Tottenham chairman Daniel Levy is one of those to have called for Premier League managers and players to take pay cuts. The eighth richest club in the world, who have players on multi-million pound deals, have used the government’s emergency payment assistance scheme to finance wages of 550 non-playing staff.
Mr Scally has previously said that the 20 Premier League clubs could all chip in and make up a £50m pot to help those in the English Football League.
He has also suggested a £100m soft loan from “The state-owned fund that owns Manchester City."
The EFL have attempted to help by handing clubs their Basic Award payments early and offering interest-free loans as part of a £50m relief package but that only moves the problem further down the road.
The Gills have 300-odd staff on their books and they were due to be paid in full for March.
But Mr Scally has already said funds will run dry in a matter of months.
He said: “We have been able to defer our PAYE, as have most businesses, for this month (March) and that has helped us pay the salaries.
“Any deferment means you have still got to repay that at some future date and the income that we are losing now and what we have lost, we are not going to get that back.
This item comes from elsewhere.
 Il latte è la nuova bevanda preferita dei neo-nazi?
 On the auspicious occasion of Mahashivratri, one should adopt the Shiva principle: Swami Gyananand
"Our problem mainly is that not only have we lost our football income but we have lost all of our other income. Right now we have nil sources of income.”
Mr Scally is hopeful that the season can be resumed at some point, saying it would be “a disaster” to end it now and “the worst possible outcome.”
While the wait goes on, Mr Scally is trying to make what little money they have go as far as he can.
Clubs such as Dover Athletic have put their staff on furloughed leave, as many businesses have, admitting they have run out of money.
Maidstone United admit they may have to revert to evening training when they resume, effectively going part-time, as funds have dried up. They want the season ended now.
Mr Scally has previously said their club could defer salaries and “give everyone a sum of money they they can survive on.”
Speaking a fortnight ago, he said: “What is important is that people can feed their families, they can eat, they can put some fuel in their car so they can get out to the shops and they have a roof over their head. I think those are the most important commodities.
"Right now and we are in a war. This is like nothing we have ever experienced.”
The EFL are set to meet with the Premier League and the Professional Footballers' Association today (Wednesday) to discuss a collective wage deferral agreement.